The $13,650 Dollar Limit On Employee Wages

This dollar limit is mostly self-explanatory. Any amount owed to an employee up to $13,650 is a priority debt. Any amount beyond that is just a general unsecured debt.

This amount may seem odd. That’s because it’s been adjusted for inflation every 3 years as mandated by law. Section 104 of the Bankruptcy Code. It was originally $10,000. It’s been $13,650 for bankruptcy cases filed since April 1, 2019 (and will likely increase on April 1, 2022). See this notice in the Federal Register of February 12, 2019.

Timing

The wage, commission, etc. must have been earned within a very strict time period of 180 days. This is 180 days before your bankruptcy filing date or before you stopped operating your business, whichever happens first. So, for example, if you stop operating your business on January 1 and then file bankruptcy on the following March 1, the pertinent period would be the 180 day period before January 1. Wages, etc. earned during that period would count as a priority. Earnings outside that period would be general unsecured debt.

Why Priority Matters

Whether a debt is a priority or a general unsecured sometimes doesn’t matter. But often it matters a lot.

This distinction of itself does not matter in a simple, “no-asset” Chapter 7 “straight bankruptcy” case. That’s one in which everything you own is “exempt”—protected from collection by the Chapter 7 trustee. Most straightforward consumer Chapter 7 cases are “no-asset.” If you operated a business, you may also have a “no-asset” Chapter 7 case, although that’s less likely.

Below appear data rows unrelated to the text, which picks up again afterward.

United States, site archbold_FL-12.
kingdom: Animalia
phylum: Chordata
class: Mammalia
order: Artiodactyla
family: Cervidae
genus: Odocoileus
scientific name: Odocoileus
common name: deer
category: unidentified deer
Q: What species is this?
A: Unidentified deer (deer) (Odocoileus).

The priority-general unsecured distinction matters a lot in an “asset” Chapter 7 case. That’s because the trustee pays debts out of the collected and liquidated non-exempt assets. The trustee pays priority debts in full before paying anything to general unsecured debts. Often that means that priority debts are the only ones that receive any funds from the trustee. Or priority debts may be paid in full while general unsecured debts only receive a few pennies on the dollar.

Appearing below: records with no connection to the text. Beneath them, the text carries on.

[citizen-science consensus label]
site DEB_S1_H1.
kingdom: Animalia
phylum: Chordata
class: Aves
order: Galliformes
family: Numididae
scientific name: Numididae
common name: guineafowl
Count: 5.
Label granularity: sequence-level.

Even though a business cannot file a Chapter 13, the priority-general unsecured distinction also matters a lot in all Chapter 13 “adjustment of debts” cases. A 3-to-5-year court-approved Chapter 13 payment plan must pay all priority debts in full. In contrast, the plan usually pays general unsecured debts only if and only to the extent there’s any money left over after paying all priority (and often secured) debts first. The result is that priority debts stand a much better chance of getting paid. In contrast, general unsecured debts often receive only a small portion of the amount owed, and sometimes absolutely nothing. (This also largely applies to Chapter 11 business reorganizations and Chapter 12 farm reorganizations.)

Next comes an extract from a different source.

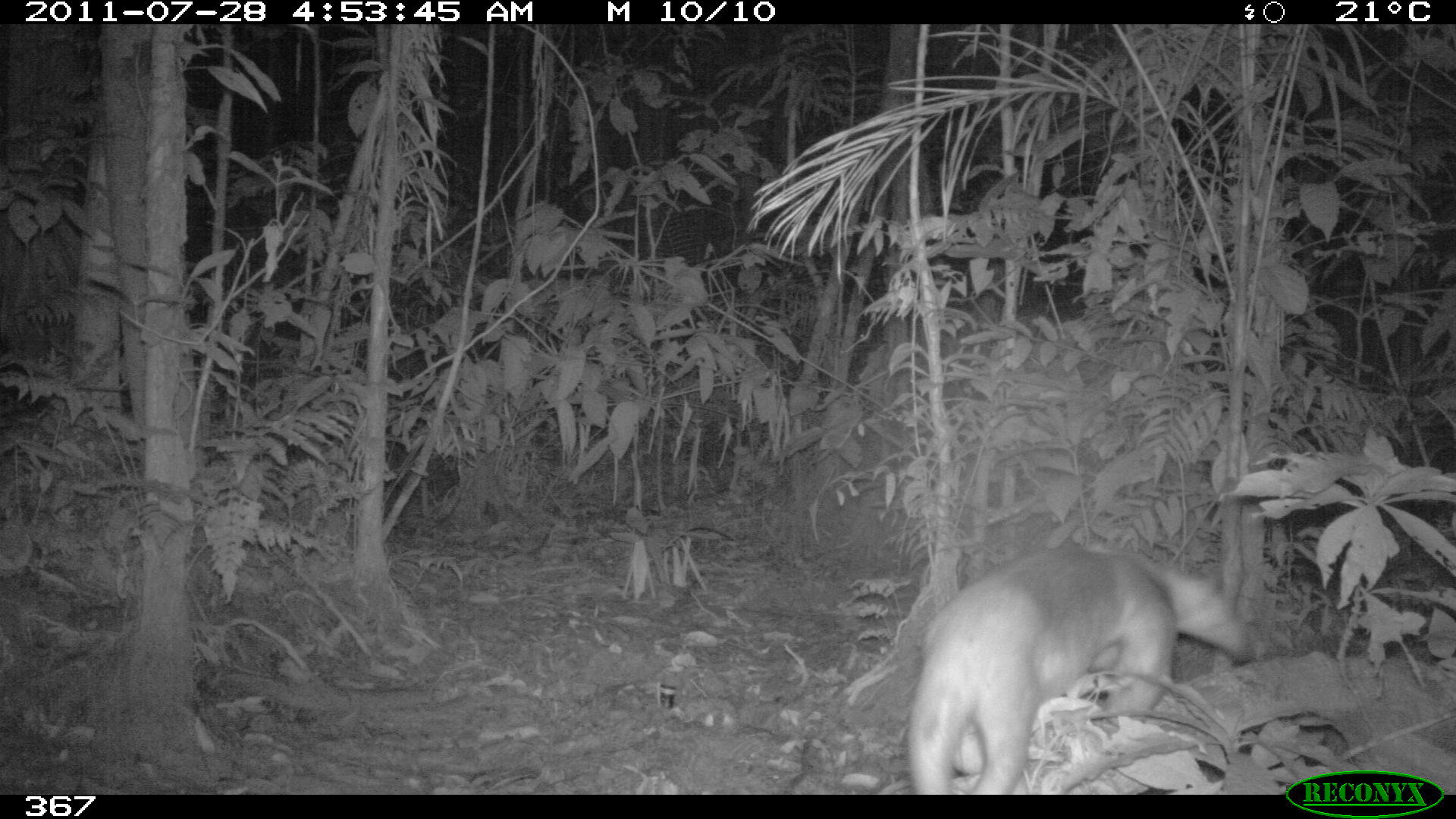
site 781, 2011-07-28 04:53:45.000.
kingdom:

So under “asset” Chapter 7s and all Chapter 13s, whether a wage, etc. meets the priority conditions or not usually makes a tremendous difference about whether and the extent to which it is paid.

Order of Priority

There’s one more important consideration in whether a wage, etc. gets paid and to what extent. The law doesn’t just make a distinction between priority and general unsecured debts. Some priority debts have higher priority than others. The higher priority debts receive payment in full before the lower priority ones receive anything.

This doesn’t matter so much under Chapter 13, in which you must pay all priority debts in full. Nor does it matter in an asset Chapter 7 case in which there’s plenty of money to pay all priority debts. But it does matter in an asset Chapter 7 case in which there are more than one type of priority debts, and there’s only enough money to pay some of them.

Wage priority is fourth out of the ten listed priority debts. Some of these ten are obscure ones that seldom apply. Focusing on the most common ones, the wage priority is lower than the child and spousal support debts but higher than income taxes.